Diabete 2, identificata la causa della maggiore mortalità dopo infarto miocardico
Arriva dal Centro Cardiologico Monzino di Milano la scoperta del perché in caso di infarto miocardico acuto la mortalità precoce dei pazienti con diabete di tipo 2 (DM2) è quasi doppia rispetto a quella dei non diabetici. Dallo studio pubblicato su Diabetes Care emerge infatti che la causa non è il diabete ma la disfunzione cardiaca e renale, patologie di frequente associate alla malattia.
«Sappiamo fin dagli anni ’60 che le persone con DM2 muoiono più di frequente dopo un infarto STEMI, la forma più grave di infarto del miocardio» spiega Giancarlo Marenzi, responsabile della Terapia intensiva cardiologica del Centro Cardiologico Monzino e autore dello studio, aggiungendo che finora si pensava che a peggiorare la prognosi fossero le numerose comorbilità spesso presenti nei diabetici.
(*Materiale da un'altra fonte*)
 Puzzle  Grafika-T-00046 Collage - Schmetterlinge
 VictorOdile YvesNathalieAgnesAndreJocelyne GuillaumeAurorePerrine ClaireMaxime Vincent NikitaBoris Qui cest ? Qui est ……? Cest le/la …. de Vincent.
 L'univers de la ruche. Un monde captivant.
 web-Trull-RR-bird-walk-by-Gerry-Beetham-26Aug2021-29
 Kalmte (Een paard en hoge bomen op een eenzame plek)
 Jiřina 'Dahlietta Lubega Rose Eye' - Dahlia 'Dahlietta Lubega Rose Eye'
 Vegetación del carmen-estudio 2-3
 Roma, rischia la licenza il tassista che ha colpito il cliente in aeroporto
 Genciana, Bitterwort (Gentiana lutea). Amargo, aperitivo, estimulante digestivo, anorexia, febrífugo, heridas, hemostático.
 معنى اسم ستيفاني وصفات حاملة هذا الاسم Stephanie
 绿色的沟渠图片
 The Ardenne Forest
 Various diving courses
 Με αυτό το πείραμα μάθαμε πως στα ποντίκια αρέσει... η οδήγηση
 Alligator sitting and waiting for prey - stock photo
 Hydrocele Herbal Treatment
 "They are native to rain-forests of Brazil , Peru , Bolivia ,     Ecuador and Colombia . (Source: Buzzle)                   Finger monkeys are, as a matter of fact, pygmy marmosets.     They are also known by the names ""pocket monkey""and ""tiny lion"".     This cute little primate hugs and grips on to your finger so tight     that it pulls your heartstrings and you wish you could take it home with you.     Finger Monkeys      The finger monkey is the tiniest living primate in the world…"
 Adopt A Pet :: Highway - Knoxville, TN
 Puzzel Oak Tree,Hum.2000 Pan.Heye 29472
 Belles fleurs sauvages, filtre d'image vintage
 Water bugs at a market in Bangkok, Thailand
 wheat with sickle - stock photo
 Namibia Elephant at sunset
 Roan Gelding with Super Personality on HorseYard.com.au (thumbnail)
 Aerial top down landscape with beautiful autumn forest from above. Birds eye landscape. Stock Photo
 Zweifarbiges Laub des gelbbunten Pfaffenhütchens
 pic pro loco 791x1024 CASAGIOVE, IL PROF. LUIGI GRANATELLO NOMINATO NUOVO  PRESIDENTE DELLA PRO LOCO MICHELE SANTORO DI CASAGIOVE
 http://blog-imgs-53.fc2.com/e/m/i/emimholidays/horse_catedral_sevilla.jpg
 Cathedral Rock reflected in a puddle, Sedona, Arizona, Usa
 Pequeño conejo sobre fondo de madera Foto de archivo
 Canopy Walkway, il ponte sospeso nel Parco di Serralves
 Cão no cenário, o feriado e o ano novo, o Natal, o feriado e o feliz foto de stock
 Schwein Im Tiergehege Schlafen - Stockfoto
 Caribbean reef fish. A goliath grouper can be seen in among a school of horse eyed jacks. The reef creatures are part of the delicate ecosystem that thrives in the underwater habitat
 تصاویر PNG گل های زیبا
Ma lo studio dimostra che non è proprio così. «Nei pazienti con DM2 e infarto STEMI seguiti al Monzino e al Policlinico San Matteo di Pavia abbiamo misurato una serie di parametri tra cui la funzione cardiaca e renale, confrontandoli con quelli dosati nei pazienti infartuati non diabetici» spiega il coautore Nicola Cosentino, cardiologo del Monzino. E i dati indicano una maggiore mortalità nei pazienti con danno renale o cardiaco al momento del ricovero, cosa frequente specie nei diabetici. «Questa scoperta apre le porte alla prevenzione del rischio di mortalità per infarto nei diabetici.
Sappiamo infatti che la disfunzione cardiaca e renale sono più frequenti in questi pazienti, ma gli interventi per evitare danni renali e cardiaci sono molteplici e relativamente semplici: non fumare, alimentarsi in modo corretto e praticare attività fisica, tenere sotto controllo glicemia, pressione arteriosa, colesterolo e peso corporeo. E se tutto ciò non basta, è necessario ricorrere agli antidiabetici di nuova generazione, come gli agonisti del recettore del GLP-1 e gli SGLT2-inibitori, farmaci che non solo controllano la glicemia, ma proteggono anche cuore e reni incidendo positivamente sulla diminuzione di eventi cardiovascolari con una riduzione della mortalità fino al 38%» commenta Stefano Genovese, responsabile dell’Unità di diabetologia, Endocrinologia e malattie metaboliche del Monzino e coautore dello studio. E conclude: «Oggi a tutti i pazienti che soffrono di DM2 possiamo dire con certezza che preservando la funzione renale e cardiaca la prognosi cardiovascolare sarà migliore e, diversamente da quanto finora creduto, non sarà diversa da quella dei non diabetici».